Selected extract:
•••

Libya proves how phony war protest was: Obama's actions belie his words about the Iraq war
The Charleston Daily Mail ^ | March 23, 2011 | Don Surber





IF a few billion dollars' worth of cruise missiles, bombs and jet fuel rid the world of Moammar Gadhafi, then it is money well spent.

But there are sharp contrasts between President Bush's painful decision to invade Iraq and President Obama's unauthorized attack on Libya exactly eight years later, and the differences should not go unnoticed.

Obama contradicts himself.

In 2002, he delivered a stirring speech against the war in Iraq.

"What I am opposed to is the attempt by political hacks like Karl Rove to distract us from a rise in the uninsured, a rise in the poverty rate, a drop in the median income, to distract us from corporate scandals and a stock market that has just gone through the worst month since the Great Depression," Obama said.

"That's what I'm opposed to. A dumb war. A rash war. A war based not on reason but on passion, not on principle but on politics."

Back in 2002, Obama also said Saddam Hussein was a bad guy.

"But I also know that Saddam poses no imminent and direct threat to the United States, or to his neighbors and that in concert with the international community he can be contained until, in the way of all petty dictators, he falls away into the dustbin of history," Obama said.

Dustbin of history?

Tell that to Fidel Castro. Kim Jong-Il.

Heck, tell it to Gadhafi, who seized control of Libya on my 16th birthday.

I am now 57.

Maybe in 2002 Obama was simply young and foolish.

But five years later, U.S. Sen. Barack Obama, as a presidential candidate, showed how little he had learned.

•••

Given information:
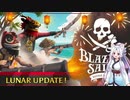 【Blazing Sails】イタコと海賊　その3【VOICEROID実況】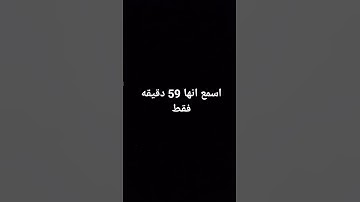 سورة الكهف♥ /بصوت القارئ اسلام صبحي 🌿 قران كريم 👍 اكتب شي تؤجر عليه 👍 لاتنسو دعمي 🥺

•••

Work instructions:
1 – In the column on Libya and the Iraq war, whom did Obama call a political hack in his 2002 speech?
2 – Resume the column on Libya and the Iraq war from the point where it stops.
The lines have no connection to the column on Libya and the Iraq war.

Results for each task:
1 – Karl Rove.

2 –
"The president does not have power under the Constitution to unilaterally authorize a military attack in a situation that does not involve stopping an actual or imminent threat to the nation," Obama said to reporter Charlie Savage of the Boston Globe.

"As commander-in-chief, the president does have a duty to protect and defend the United States.

"In instances of self-defense, the president would be within his constitutional authority to act before advising Congress or seeking its consent.

"History has shown us time and again, however, that military action is most successful when it is authorized and supported by the legislative branch."

President Obama on Saturday did everything the left falsely accused Bush of doing in Iraq.

Bush had a Coalition of the Willing of 30 nations, including the fledgling government of Afghanistan; its bases were crucial to the mission.

Obama went into Libya with only 16 allies.

Bush made the final decision to invade Iraq with congressional approval after six months of debate.

President Obama acted in the case of Libya without any national debate or congressional approval.

A few diehards on the left - Dennis Kucinich, Michael Moore and the like - protested against the attack on Libya, but most liberals are silent.

The New York Times, in an editorial, even praised Obama, ignoring the issue of congressional approval

Do not get me wrong. Obama was wrong in 2002. The War Powers Act of 1973 indeed authorizes Obama to take action.

In 1986, President Reagan used the same War Powers Act to order a raid on Libya. Liberals were outraged.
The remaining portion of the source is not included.